Das  Bundesverfassungsgericht hat Bundesbildungsministerin Wanka im Wege einer einstweiligen Anordnung aufgegeben, eine Pressemitteilung mit dem Titel „Rote Karte für die AfD“ von der Webseite des Bundesministeriums für Bildung und Forschung einstweilen zu entfernen (hier im Volltext). In der gegenständlichen Mitteilung hatte das Ministerium verlautbart:

„‚Rote Karte für die AfD‘

Johanna Wanka zur geplanten Demonstration der AfD in Berlin am 07.11.2015

‚Die Rote Karte sollte der AfD und nicht der Bundeskanzlerin gezeigt werden.
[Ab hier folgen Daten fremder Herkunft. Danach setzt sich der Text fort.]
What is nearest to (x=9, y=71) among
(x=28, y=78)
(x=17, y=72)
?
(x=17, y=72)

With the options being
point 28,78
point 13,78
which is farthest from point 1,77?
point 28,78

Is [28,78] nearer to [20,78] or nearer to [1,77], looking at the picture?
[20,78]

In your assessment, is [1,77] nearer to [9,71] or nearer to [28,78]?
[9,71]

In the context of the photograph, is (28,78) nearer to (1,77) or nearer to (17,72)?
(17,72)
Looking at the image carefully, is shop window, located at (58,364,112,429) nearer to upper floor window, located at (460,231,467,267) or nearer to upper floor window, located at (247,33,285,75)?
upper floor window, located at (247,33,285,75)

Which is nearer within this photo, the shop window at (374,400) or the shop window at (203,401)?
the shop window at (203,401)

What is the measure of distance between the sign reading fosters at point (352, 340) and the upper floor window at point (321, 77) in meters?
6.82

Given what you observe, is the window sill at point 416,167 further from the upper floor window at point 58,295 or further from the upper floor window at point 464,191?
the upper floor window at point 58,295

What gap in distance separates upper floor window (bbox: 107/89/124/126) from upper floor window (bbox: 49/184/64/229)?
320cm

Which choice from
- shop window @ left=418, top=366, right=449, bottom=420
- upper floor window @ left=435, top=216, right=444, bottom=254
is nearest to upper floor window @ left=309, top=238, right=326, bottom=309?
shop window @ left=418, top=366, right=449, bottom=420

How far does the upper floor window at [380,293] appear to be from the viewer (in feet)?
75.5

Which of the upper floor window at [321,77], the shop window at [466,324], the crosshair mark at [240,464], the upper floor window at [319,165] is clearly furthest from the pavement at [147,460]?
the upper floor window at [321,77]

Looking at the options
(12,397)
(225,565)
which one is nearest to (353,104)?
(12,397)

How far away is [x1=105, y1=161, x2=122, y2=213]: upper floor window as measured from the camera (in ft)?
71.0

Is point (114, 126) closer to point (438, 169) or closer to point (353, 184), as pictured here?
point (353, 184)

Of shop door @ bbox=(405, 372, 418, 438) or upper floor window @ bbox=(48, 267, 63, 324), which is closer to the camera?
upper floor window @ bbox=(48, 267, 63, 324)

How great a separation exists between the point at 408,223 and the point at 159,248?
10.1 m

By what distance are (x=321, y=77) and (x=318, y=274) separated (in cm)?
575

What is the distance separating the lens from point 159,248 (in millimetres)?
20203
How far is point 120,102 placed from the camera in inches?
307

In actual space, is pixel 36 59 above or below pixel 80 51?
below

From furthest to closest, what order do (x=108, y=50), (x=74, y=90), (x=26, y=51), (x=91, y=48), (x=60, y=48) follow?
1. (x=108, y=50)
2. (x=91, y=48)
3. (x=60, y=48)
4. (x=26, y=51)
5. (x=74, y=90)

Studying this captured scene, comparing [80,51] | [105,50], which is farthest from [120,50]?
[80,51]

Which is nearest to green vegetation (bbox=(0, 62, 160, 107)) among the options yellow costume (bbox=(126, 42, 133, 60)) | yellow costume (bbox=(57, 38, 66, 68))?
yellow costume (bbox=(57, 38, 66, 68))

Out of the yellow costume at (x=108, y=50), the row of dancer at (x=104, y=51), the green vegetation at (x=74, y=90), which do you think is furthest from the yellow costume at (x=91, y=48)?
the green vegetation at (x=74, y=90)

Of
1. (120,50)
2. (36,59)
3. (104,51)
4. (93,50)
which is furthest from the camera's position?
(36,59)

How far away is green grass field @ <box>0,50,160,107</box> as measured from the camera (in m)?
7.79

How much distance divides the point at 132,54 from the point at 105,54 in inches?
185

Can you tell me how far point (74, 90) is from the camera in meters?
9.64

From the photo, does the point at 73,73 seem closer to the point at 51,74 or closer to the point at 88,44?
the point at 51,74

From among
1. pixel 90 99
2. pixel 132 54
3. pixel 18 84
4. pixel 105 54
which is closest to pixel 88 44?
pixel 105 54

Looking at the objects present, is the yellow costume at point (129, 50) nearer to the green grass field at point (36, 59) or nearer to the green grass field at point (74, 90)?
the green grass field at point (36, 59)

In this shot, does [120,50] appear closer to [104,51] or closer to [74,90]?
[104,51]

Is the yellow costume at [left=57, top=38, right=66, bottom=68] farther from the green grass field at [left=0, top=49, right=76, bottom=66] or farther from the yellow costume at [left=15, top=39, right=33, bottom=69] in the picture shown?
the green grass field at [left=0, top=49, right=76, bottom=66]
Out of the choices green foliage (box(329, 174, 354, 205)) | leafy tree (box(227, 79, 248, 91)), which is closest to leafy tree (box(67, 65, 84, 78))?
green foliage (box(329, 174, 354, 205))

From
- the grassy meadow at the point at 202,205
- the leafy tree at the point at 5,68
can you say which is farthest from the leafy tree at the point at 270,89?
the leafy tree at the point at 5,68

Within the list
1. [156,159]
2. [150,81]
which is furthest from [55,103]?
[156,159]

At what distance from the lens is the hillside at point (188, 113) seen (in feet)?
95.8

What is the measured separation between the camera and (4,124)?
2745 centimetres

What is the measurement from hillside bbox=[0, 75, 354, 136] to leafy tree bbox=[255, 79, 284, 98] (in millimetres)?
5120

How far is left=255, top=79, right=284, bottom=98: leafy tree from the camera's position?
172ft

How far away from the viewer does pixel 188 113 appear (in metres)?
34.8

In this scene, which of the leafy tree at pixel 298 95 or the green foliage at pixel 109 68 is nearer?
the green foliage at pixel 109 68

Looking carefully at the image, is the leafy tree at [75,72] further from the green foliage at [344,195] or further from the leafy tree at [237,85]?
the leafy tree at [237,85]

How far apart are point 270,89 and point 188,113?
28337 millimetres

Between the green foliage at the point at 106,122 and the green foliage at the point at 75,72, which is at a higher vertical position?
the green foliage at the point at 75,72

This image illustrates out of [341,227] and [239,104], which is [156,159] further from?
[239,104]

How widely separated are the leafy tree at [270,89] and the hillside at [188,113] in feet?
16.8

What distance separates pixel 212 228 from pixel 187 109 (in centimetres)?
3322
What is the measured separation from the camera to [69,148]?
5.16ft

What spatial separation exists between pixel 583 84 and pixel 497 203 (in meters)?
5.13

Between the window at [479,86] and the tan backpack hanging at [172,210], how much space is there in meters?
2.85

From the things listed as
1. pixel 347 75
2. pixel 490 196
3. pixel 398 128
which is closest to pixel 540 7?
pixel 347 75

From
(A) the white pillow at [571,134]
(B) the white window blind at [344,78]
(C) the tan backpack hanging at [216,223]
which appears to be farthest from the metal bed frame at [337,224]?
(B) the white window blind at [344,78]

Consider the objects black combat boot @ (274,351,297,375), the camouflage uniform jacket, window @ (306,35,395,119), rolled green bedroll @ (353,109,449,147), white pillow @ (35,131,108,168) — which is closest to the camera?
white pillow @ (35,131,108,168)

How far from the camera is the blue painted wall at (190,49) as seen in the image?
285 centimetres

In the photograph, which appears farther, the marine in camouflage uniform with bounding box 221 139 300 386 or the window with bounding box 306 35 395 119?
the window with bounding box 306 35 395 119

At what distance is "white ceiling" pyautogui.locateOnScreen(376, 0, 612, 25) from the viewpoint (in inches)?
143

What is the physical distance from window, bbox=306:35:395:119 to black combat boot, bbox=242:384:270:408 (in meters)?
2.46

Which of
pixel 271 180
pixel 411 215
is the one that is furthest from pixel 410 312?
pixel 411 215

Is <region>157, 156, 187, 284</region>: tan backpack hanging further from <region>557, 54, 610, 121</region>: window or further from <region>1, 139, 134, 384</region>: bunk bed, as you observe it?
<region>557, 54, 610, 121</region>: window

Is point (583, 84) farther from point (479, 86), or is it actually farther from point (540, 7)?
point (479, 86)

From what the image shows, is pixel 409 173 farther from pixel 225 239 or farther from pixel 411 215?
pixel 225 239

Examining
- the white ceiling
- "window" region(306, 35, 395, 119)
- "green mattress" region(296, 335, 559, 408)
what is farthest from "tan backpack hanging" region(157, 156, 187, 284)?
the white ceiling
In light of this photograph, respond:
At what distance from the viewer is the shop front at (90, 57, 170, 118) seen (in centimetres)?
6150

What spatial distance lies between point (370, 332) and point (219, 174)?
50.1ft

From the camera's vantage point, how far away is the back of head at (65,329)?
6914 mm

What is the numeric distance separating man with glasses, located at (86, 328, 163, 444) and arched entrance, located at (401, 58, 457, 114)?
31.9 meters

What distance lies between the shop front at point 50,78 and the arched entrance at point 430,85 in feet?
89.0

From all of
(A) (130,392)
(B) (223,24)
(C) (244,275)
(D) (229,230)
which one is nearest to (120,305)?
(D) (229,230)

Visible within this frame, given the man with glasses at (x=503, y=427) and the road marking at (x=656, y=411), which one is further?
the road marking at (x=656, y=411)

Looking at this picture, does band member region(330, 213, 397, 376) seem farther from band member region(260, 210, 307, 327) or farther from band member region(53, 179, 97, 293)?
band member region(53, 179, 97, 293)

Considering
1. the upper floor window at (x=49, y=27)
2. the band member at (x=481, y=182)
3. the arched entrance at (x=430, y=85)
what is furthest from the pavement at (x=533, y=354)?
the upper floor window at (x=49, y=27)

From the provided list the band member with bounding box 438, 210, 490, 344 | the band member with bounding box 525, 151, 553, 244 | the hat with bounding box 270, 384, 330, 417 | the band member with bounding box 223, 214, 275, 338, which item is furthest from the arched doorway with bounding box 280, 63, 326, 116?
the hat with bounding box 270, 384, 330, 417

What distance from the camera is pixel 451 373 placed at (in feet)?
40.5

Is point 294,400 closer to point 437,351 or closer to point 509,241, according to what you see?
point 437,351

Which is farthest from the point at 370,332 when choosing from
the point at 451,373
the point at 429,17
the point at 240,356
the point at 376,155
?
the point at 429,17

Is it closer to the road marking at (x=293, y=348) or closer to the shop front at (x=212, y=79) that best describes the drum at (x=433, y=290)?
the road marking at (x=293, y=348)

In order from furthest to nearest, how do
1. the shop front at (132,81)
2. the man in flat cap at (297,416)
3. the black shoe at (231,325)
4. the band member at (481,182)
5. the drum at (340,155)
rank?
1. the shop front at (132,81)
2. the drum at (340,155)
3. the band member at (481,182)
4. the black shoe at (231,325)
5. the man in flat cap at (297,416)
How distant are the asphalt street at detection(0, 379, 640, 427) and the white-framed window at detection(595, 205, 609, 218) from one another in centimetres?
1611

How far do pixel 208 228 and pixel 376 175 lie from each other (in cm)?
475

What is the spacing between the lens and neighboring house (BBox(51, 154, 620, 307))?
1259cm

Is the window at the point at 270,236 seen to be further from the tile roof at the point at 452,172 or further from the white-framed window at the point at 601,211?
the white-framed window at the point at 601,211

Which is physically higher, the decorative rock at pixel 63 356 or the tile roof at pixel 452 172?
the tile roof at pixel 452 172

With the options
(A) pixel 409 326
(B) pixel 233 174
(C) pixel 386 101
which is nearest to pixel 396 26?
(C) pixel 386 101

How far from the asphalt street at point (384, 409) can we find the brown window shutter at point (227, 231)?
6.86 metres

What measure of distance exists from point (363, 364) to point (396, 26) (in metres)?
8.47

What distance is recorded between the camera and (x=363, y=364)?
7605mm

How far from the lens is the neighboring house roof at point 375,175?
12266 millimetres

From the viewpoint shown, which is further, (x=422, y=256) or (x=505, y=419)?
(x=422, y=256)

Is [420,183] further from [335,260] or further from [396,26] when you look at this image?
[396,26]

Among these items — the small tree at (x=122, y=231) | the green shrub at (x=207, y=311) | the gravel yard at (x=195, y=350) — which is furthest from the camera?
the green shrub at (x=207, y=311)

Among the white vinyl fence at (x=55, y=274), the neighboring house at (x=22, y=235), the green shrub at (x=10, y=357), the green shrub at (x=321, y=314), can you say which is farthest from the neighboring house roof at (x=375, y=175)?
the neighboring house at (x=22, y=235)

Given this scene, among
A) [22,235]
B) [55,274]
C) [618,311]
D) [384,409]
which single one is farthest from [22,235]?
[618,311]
Björn Höcke und andere Sprecher der Partei leisten der Radikalisierung in der Gesellschaft Vorschub. Rechtsextreme, die offen Volksverhetzung betreiben wie der Pegida-Chef Bachmann, erhalten damit unerträgliche Unterstützung.'“

Eine ärgerliche Entscheidung, aber nicht weil das Gericht falsch liegt. Ärgerlich deshalb, weil Wanka der rechtspopulistischen Partei, die sich permanent öffentlich verleumdet sieht, eine Steilvorlage geboten hat. Sicherlich, das war nicht so gedacht. Aber hat irgendjemand im Pressereferat des Ministeriums einmal darüber nachgedacht, ob eine öffentliche Mitteilung auf einer staatlichen Homepage problematisch sein kann, wenn sie sich gegen eine Partei richtet? Hätte man besser mal einen Jurastudenten oder eine Referendarin gefragt.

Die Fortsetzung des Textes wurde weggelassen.